— Stored data entries —
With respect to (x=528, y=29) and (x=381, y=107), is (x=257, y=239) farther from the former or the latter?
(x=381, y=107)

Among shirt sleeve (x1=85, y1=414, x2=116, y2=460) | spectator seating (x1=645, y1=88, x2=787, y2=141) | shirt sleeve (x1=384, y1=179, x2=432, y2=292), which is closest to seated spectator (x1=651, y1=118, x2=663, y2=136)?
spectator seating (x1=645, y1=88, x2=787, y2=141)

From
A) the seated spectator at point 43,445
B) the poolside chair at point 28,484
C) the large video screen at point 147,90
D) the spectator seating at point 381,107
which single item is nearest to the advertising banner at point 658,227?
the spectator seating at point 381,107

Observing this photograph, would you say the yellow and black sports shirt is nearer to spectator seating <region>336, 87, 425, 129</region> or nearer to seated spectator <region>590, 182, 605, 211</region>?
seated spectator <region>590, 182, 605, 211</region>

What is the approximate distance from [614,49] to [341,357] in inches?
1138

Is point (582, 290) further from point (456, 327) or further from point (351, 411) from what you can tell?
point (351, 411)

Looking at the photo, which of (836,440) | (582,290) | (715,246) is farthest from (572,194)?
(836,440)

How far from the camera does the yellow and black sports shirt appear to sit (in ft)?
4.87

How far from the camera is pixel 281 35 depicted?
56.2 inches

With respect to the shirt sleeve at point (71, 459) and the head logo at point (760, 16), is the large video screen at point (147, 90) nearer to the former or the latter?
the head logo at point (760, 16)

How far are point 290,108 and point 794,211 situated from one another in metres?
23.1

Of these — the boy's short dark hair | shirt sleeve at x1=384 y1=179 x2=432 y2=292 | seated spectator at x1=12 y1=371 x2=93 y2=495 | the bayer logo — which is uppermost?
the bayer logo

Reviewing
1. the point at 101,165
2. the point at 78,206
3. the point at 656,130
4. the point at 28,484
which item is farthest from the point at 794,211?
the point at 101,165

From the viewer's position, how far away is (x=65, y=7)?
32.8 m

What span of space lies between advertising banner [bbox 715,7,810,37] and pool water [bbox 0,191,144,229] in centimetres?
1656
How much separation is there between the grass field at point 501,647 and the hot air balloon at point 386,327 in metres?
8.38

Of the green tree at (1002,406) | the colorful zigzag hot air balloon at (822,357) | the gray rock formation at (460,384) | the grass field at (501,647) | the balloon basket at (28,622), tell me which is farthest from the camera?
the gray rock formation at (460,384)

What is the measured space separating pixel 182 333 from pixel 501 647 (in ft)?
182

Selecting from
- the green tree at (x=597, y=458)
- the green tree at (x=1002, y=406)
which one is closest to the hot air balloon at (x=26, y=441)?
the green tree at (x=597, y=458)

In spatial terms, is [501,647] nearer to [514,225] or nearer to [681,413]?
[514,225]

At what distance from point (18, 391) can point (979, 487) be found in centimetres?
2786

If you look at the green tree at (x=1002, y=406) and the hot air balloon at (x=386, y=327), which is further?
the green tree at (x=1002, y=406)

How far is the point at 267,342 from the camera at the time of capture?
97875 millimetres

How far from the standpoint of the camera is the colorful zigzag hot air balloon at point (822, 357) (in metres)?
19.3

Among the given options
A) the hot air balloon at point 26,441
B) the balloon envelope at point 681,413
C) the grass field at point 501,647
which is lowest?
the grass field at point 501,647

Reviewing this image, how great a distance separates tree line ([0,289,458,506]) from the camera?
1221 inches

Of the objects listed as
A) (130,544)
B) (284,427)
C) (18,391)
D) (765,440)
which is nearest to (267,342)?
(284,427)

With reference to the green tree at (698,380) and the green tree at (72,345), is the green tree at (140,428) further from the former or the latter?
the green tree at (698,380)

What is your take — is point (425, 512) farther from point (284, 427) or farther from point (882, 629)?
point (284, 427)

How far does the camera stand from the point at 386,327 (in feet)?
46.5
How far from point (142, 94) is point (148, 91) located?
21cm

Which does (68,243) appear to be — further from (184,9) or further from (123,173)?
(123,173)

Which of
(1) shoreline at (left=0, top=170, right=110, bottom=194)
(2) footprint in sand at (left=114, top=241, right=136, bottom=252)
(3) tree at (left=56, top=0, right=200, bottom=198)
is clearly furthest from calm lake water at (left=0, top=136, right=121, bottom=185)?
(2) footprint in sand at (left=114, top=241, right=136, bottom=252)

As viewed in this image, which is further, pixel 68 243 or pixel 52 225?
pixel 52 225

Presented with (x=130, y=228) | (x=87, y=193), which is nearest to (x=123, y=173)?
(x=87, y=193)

— PROBLEM DESCRIPTION —
Copy each of the rows above word for word, keeping every line as it appears.

— ANSWER —
With respect to (x=528, y=29) and (x=381, y=107), is (x=257, y=239) farther from the former or the latter?
(x=381, y=107)

Among shirt sleeve (x1=85, y1=414, x2=116, y2=460) | spectator seating (x1=645, y1=88, x2=787, y2=141) | shirt sleeve (x1=384, y1=179, x2=432, y2=292), which is closest to seated spectator (x1=651, y1=118, x2=663, y2=136)?
spectator seating (x1=645, y1=88, x2=787, y2=141)

From
A) the seated spectator at point 43,445
B) the poolside chair at point 28,484
C) the large video screen at point 147,90
D) the spectator seating at point 381,107
which single item is nearest to the advertising banner at point 658,227?
the spectator seating at point 381,107

Observing this photograph, would you say the yellow and black sports shirt is nearer to spectator seating <region>336, 87, 425, 129</region> or nearer to seated spectator <region>590, 182, 605, 211</region>?
seated spectator <region>590, 182, 605, 211</region>

What is the approximate distance from [614,49] to [341,357] in inches?
1138

Is point (582, 290) further from point (456, 327) or further from point (351, 411) from what you can tell?
point (351, 411)

Looking at the photo, which of (836,440) | (582,290) | (715,246) is farthest from (572,194)?
(836,440)

How far from the camera does the yellow and black sports shirt appear to sit (in ft)?
4.87

How far from the camera is pixel 281 35 depicted?
56.2 inches

With respect to the shirt sleeve at point (71, 459) and the head logo at point (760, 16), is the large video screen at point (147, 90) nearer to the former or the latter?
the head logo at point (760, 16)

How far are point 290,108 and point 794,211 situated from one another in metres?
23.1

Of these — the boy's short dark hair | shirt sleeve at x1=384 y1=179 x2=432 y2=292 | seated spectator at x1=12 y1=371 x2=93 y2=495 | the bayer logo — which is uppermost?
the bayer logo

Reviewing
1. the point at 101,165
2. the point at 78,206
3. the point at 656,130
4. the point at 28,484
which item is farthest from the point at 794,211?
the point at 101,165

From the viewer's position, how far away is (x=65, y=7)?
32.8 m

What span of space lies between advertising banner [bbox 715,7,810,37] and pool water [bbox 0,191,144,229] in centimetres?
1656
How much separation is there between the grass field at point 501,647 and the hot air balloon at point 386,327 in metres?
8.38

Of the green tree at (1002,406) | the colorful zigzag hot air balloon at (822,357) | the gray rock formation at (460,384) | the grass field at (501,647) | the balloon basket at (28,622), tell me which is farthest from the camera?
the gray rock formation at (460,384)

What is the measured space separating pixel 182 333 from pixel 501 647 (in ft)?
182

Selecting from
- the green tree at (x=597, y=458)
- the green tree at (x=1002, y=406)
which one is closest to the hot air balloon at (x=26, y=441)?
the green tree at (x=597, y=458)

In spatial terms, is [501,647] nearer to [514,225] or nearer to [681,413]?
[514,225]

At what distance from point (18, 391) can point (979, 487) be found in centimetres?
2786

If you look at the green tree at (x=1002, y=406) and the hot air balloon at (x=386, y=327), which is further?
the green tree at (x=1002, y=406)

How far is the point at 267,342 from the camera at the time of capture?
97875 millimetres

How far from the standpoint of the camera is the colorful zigzag hot air balloon at point (822, 357) (in metres)?
19.3

Among the given options
A) the hot air balloon at point 26,441
B) the balloon envelope at point 681,413
C) the grass field at point 501,647
which is lowest?
the grass field at point 501,647

Reviewing this image, how great a distance separates tree line ([0,289,458,506]) from the camera?
1221 inches

Of the objects listed as
A) (130,544)
B) (284,427)
C) (18,391)
D) (765,440)
which is nearest to (267,342)?
(284,427)

With reference to the green tree at (698,380) and the green tree at (72,345), is the green tree at (140,428) further from the former or the latter?
the green tree at (698,380)

What is your take — is point (425, 512) farther from point (284, 427) or farther from point (882, 629)?
point (284, 427)

How far does the camera stand from the point at 386,327 (in feet)?
46.5
How far from point (142, 94) is point (148, 91) located?
21cm

Which does (68,243) appear to be — further from (184,9) or further from (123,173)?
(123,173)

Which of
(1) shoreline at (left=0, top=170, right=110, bottom=194)
(2) footprint in sand at (left=114, top=241, right=136, bottom=252)
(3) tree at (left=56, top=0, right=200, bottom=198)
is clearly furthest from calm lake water at (left=0, top=136, right=121, bottom=185)?
(2) footprint in sand at (left=114, top=241, right=136, bottom=252)

As viewed in this image, which is further, pixel 68 243 or pixel 52 225?
pixel 52 225

Presented with (x=130, y=228) | (x=87, y=193), which is nearest to (x=123, y=173)?
(x=87, y=193)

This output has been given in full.